Art and science are often not connected, but researchers at MIT and Microsoft have wanted to counter this general belief by creating an algorithm that can analyze works in many ways and search for links.
You would have to look very carefully or have the knowledge of an art expert to see similarities in these two pictorial works. That is the achievement attributed to the new algorithm of the Laboratory of Computer Science and Artificial Intelligence (CSAIL) from MIT.
“The Martyrdom of Saint Serapion” by Francisco de Zurbarán and “The Swan Threatened” by Jan Asselijn, are “two works that portray scenes of deep altruism with a strange visual similarity” explain the researchers of this project. So his MosAIc program has linked both works.
Mark Hamilton, a CSAIL PhD student, explains in the MIT information that developing this algorithm was quite a challenge. Not only did they want recognize similar images for color or style but also for the meaning and theme of the work, something really complex, even for humans.
Kurt Luther, a professor at Virginia Tech University, has created a website that allows you to analyze old photographs to determine who the person who appeared in them was, and therefore be able to give those images the context they lack.
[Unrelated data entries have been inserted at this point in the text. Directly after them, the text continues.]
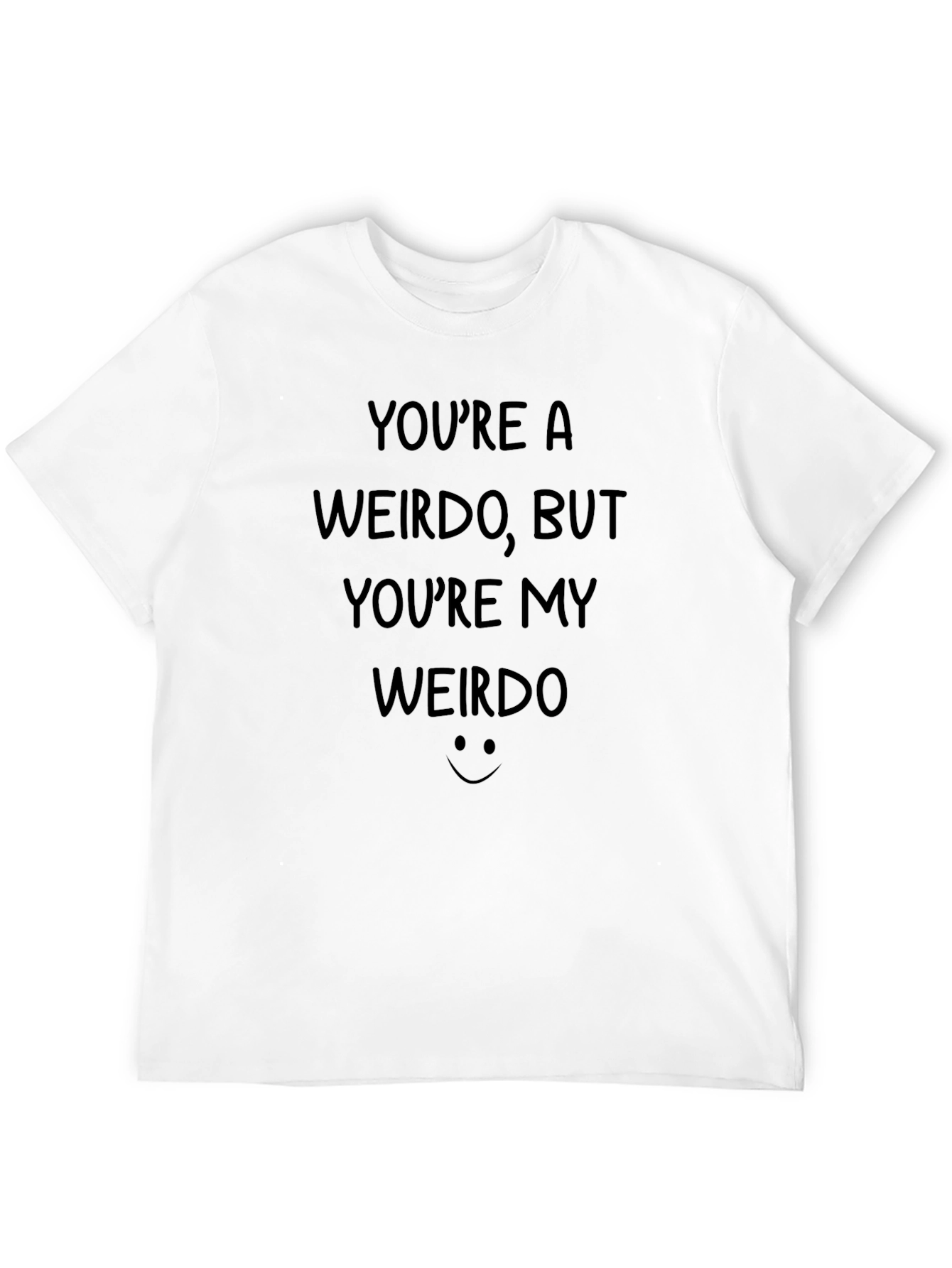 Youre A Weirdo T-Shirt - Funny Graphic Tee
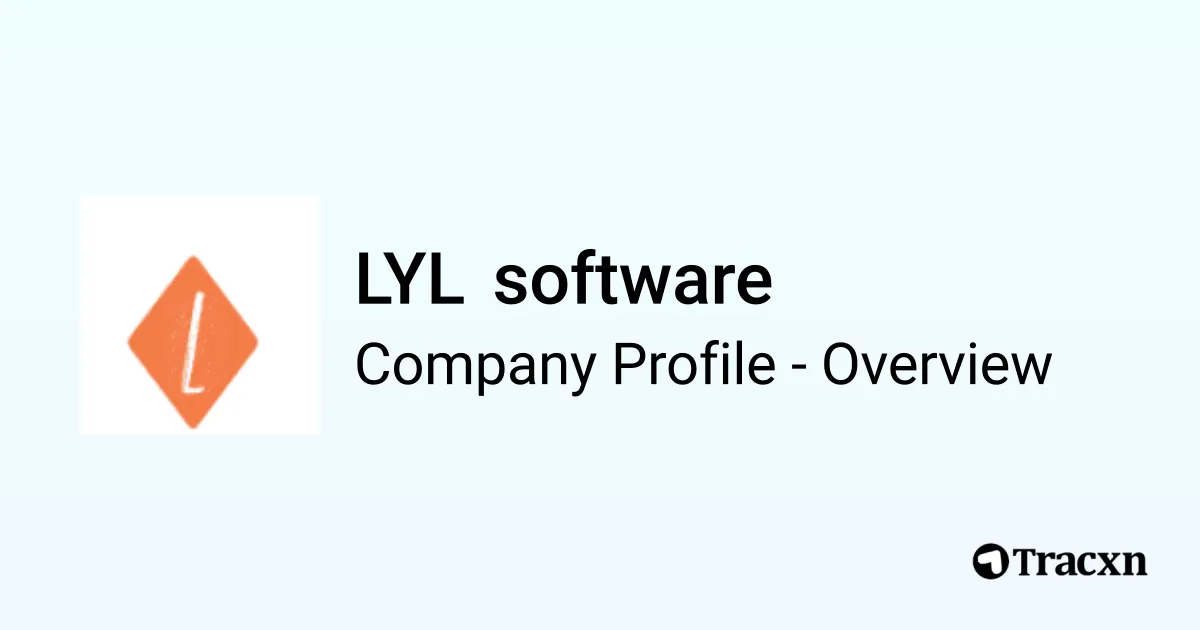 LYL software - 2026 Company Profile & Competitors - Tracxn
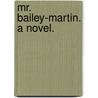 Mr. Bailey-Martin. A novel. door Percy White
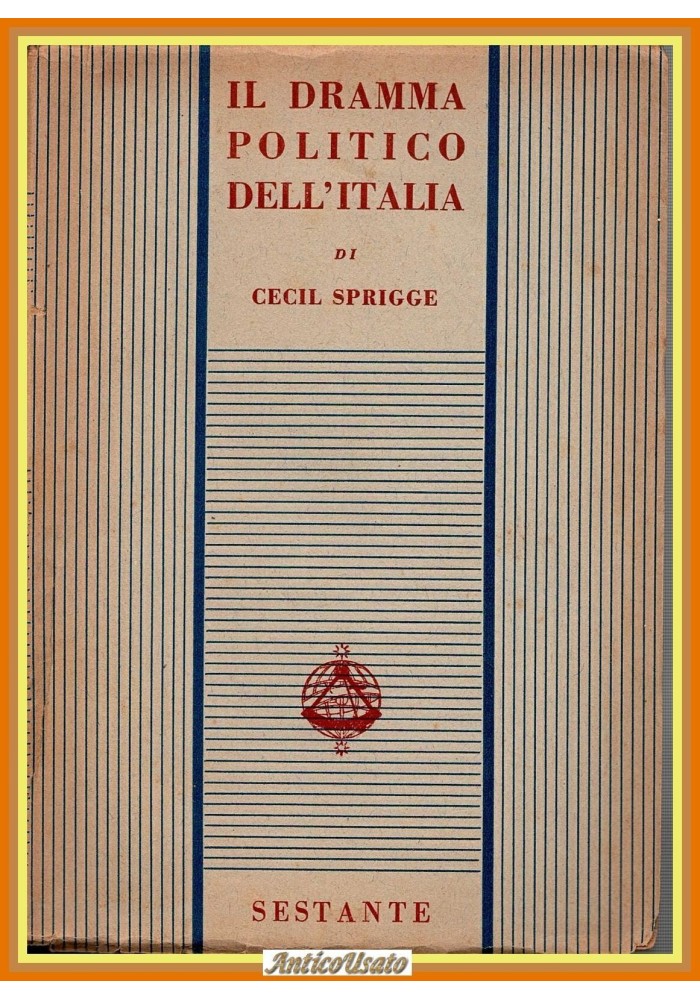 IL DRAMMA POLITICO DELL'ITALIA di Cecil Sprigge 1945 Sestante Libro storia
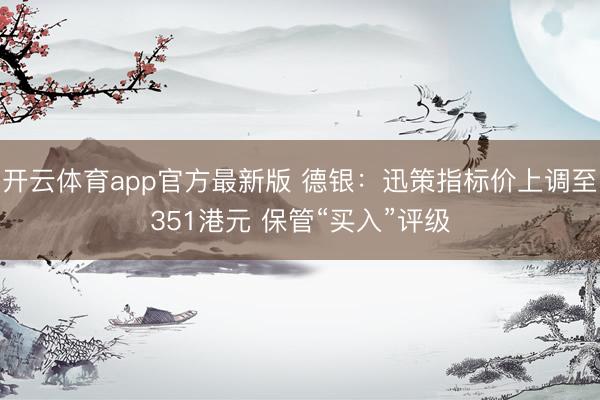 开云体育app官方最新版 德银：迅策指标价上调至351港元 保管“买入”评级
“It is impossible even for the most experienced art critics to take millions of paintings over thousands of years and to find unexpected parallels in themes, motifs and visual styles,” they say from MIT. This is one of the many objectives that this artificial intelligence has that they have trained with 5,000 images.
MosAIc seeks to help us explore existing art and facilitate access to millions of works of art, for experts or students, for example. User enters image and MosAIc algorithm finds similar artwork. Researchers may ask you for an instrument close to a blue and white dress, the algorithm responded with Japanese and Dutch works that had that detail in common.
Hamilton adds that he hopes the work started with MosAIc can expand to other fields such as humanities, social sciences and medicine. “These fields are rich in information that has never been processed with these techniques and can be a source of great inspiration for both computer scientists and experts in those fields,” he says.